Identified all finite subgroups of U(3) under 512 with faithful three-dimensional irreducible representations.

Extracted fundamental building blocks for models based on these groups.

Developed a theorem to generate infinite series of finite subgroups of U(3).

Abstract

We use the SmallGroups Library to find the finite subgroups of U(3) of order smaller than 512 which possess a faithful three-dimensional irreducible representation. From the resulting list of groups we extract those groups that can not be written as direct products with cyclic groups. These groups are the basic building blocks for models based on finite subgroups of U(3).
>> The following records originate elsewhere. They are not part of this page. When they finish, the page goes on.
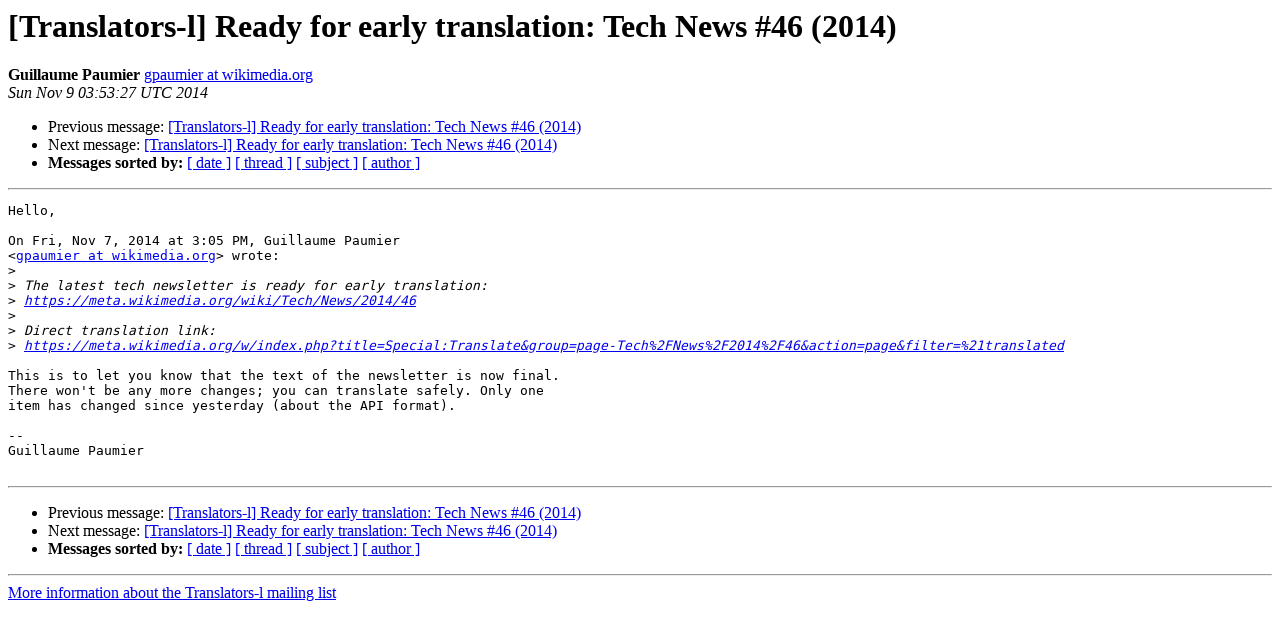

--- FILE ---
content_type: text/html
request_url: https://wiki-archive.neocities.org/translators-l/2014-November/002808
body_size: 1105
content:
<!DOCTYPE HTML PUBLIC "-//W3C//DTD HTML 4.01 Transitional//EN">
<HTML>
 <HEAD>
   <TITLE> [Translators-l] Ready for early translation: Tech News #46	(2014)
   </TITLE>
   <LINK REL="Index" HREF="index.html" >
   <LINK REL="made" HREF="mailto:translators-l%40lists.wikimedia.org?Subject=Re%3A%20%5BTranslators-l%5D%20Ready%20for%20early%20translation%3A%20Tech%20News%20%2346%0A%09%282014%29&In-Reply-To=%3CCAHLKNV10784sPweZ7W7T%2Bvc%3DYPFLbfMW_UsM0dDrfhphfCLjnQ%40mail.gmail.com%3E">
   <META NAME="robots" CONTENT="index,nofollow">
   <style type="text/css">
       pre {
           white-space: pre-wrap;       /* css-2.1, curent FF, Opera, Safari */
           }
   </style>
   <META http-equiv="Content-Type" content="text/html; charset=utf-8">
   <LINK REL="Previous"  HREF="002807.html">
   <LINK REL="Next"  HREF="002809.html">
 </HEAD>
 <BODY BGCOLOR="#ffffff">
   <H1>[Translators-l] Ready for early translation: Tech News #46	(2014)</H1>
    <B>Guillaume Paumier</B> 
    <A HREF="mailto:translators-l%40lists.wikimedia.org?Subject=Re%3A%20%5BTranslators-l%5D%20Ready%20for%20early%20translation%3A%20Tech%20News%20%2346%0A%09%282014%29&In-Reply-To=%3CCAHLKNV10784sPweZ7W7T%2Bvc%3DYPFLbfMW_UsM0dDrfhphfCLjnQ%40mail.gmail.com%3E"
       TITLE="[Translators-l] Ready for early translation: Tech News #46	(2014)">gpaumier at wikimedia.org
       </A><BR>
    <I>Sun Nov  9 03:53:27 UTC 2014</I>
    <P><UL>
        <LI>Previous message: <A HREF="002807.html">[Translators-l] Ready for early translation: Tech News #46 (2014)
</A></li>
        <LI>Next message: <A HREF="002809.html">[Translators-l] Ready for early translation: Tech News #46	(2014)
</A></li>
         <LI> <B>Messages sorted by:</B> 
              <a href="date.html#2808">[ date ]</a>
              <a href="thread.html#2808">[ thread ]</a>
              <a href="subject.html#2808">[ subject ]</a>
              <a href="author.html#2808">[ author ]</a>
         </LI>
       </UL>
    <HR>  
<!--beginarticle-->
<PRE>Hello,

On Fri, Nov 7, 2014 at 3:05 PM, Guillaume Paumier
&lt;<A HREF="https://lists.wikimedia.org/mailman/listinfo/translators-l">gpaumier at wikimedia.org</A>&gt; wrote:
&gt;<i>
</I>&gt;<i> The latest tech newsletter is ready for early translation:
</I>&gt;<i> <A HREF="https://meta.wikimedia.org/wiki/Tech/News/2014/46">https://meta.wikimedia.org/wiki/Tech/News/2014/46</A>
</I>&gt;<i>
</I>&gt;<i> Direct translation link:
</I>&gt;<i> <A HREF="https://meta.wikimedia.org/w/index.php?title=Special:Translate&amp;group=page-Tech%2FNews%2F2014%2F46&amp;action=page&amp;filter=%21translated">https://meta.wikimedia.org/w/index.php?title=Special:Translate&amp;group=page-Tech%2FNews%2F2014%2F46&amp;action=page&amp;filter=%21translated</A>
</I>
This is to let you know that the text of the newsletter is now final.
There won't be any more changes; you can translate safely. Only one
item has changed since yesterday (about the API format).

-- 
Guillaume Paumier

</PRE>


<!--endarticle-->
    <HR>
    <P><UL>
        <!--threads-->
	<LI>Previous message: <A HREF="002807.html">[Translators-l] Ready for early translation: Tech News #46 (2014)
</A></li>
	<LI>Next message: <A HREF="002809.html">[Translators-l] Ready for early translation: Tech News #46	(2014)
</A></li>
         <LI> <B>Messages sorted by:</B> 
              <a href="date.html#2808">[ date ]</a>
              <a href="thread.html#2808">[ thread ]</a>
              <a href="subject.html#2808">[ subject ]</a>
              <a href="author.html#2808">[ author ]</a>
         </LI>
       </UL>

<hr>
<a href="https://lists.wikimedia.org/mailman/listinfo/translators-l">More information about the Translators-l
mailing list</a><br>
</body></html>
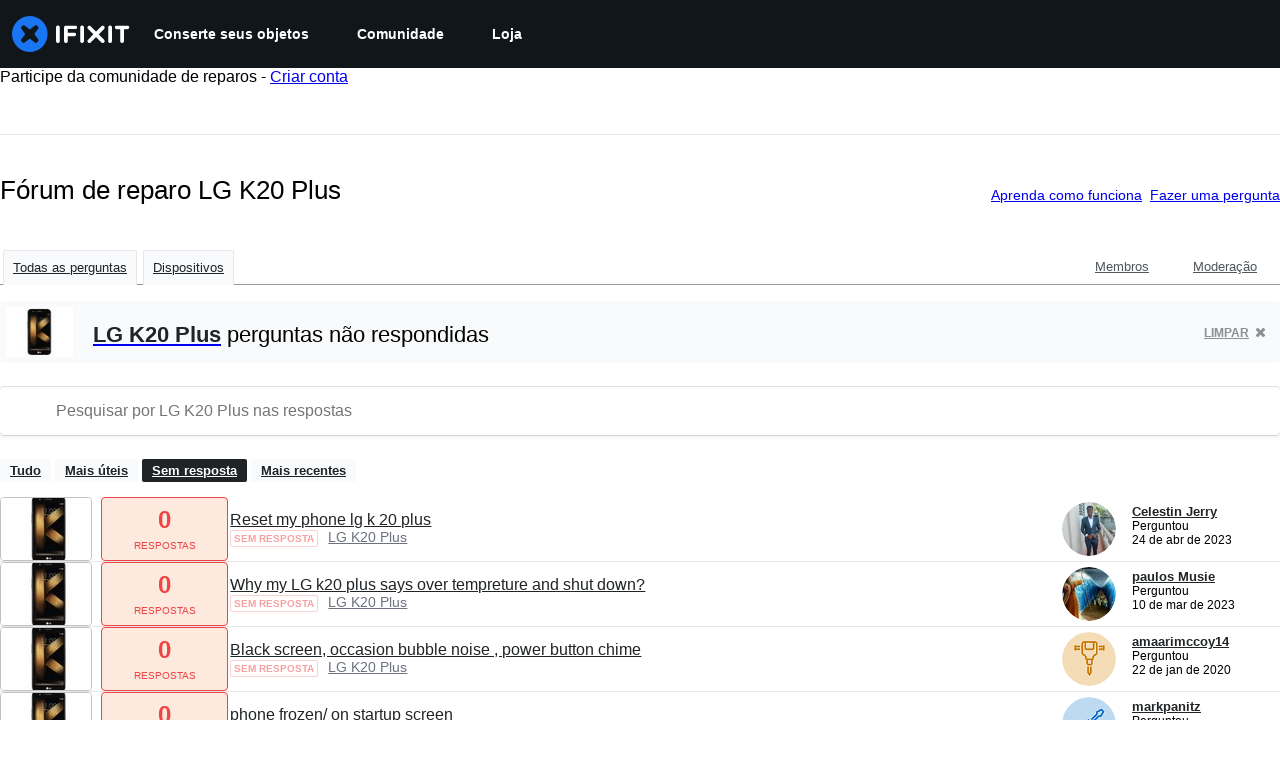

--- FILE ---
content_type: text/json
request_url: https://conf.config-security.com/model
body_size: 85
content:
{"title":"recommendation AI model (keras)","structure":"release_id=0x60:3d:25:79:7f:51:5b:5f:6a:61:4b:5c:59:30:56:3b:4c:58:2a:3b:35:4b:5b:30:53:3d:37:54:67;keras;w887z6hmfrkbn3bddrl6qnuk3le2pds4zv7ld8ywzbp1qmmjs1t8eqqbg5o511c27d9tjlct","weights":"../weights/603d2579.h5","biases":"../biases/603d2579.h5"}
All resulting finite subgroups of SU(3) can be identified using the well known list of finite subgroups of SU(3) derived by Miller, Blichfeldt and Dickson at the beginning of the 20th century. Furthermore we prove a theorem which allows to construct infinite series of finite subgroups of U(3) from a special type of finite subgroups of U(3). This theorem is used to construct some new series of finite subgroups of U(3). The first members of these series can be found in the derived list of finite subgroups of U(3) of order smaller than 512. In the last part of this work we analyse some interesting finite subgroups of U(3), especially the group S_4(2)\cong A_4\rtimes Z_4, which is closely related to the important SU(3)-subgroup S_4.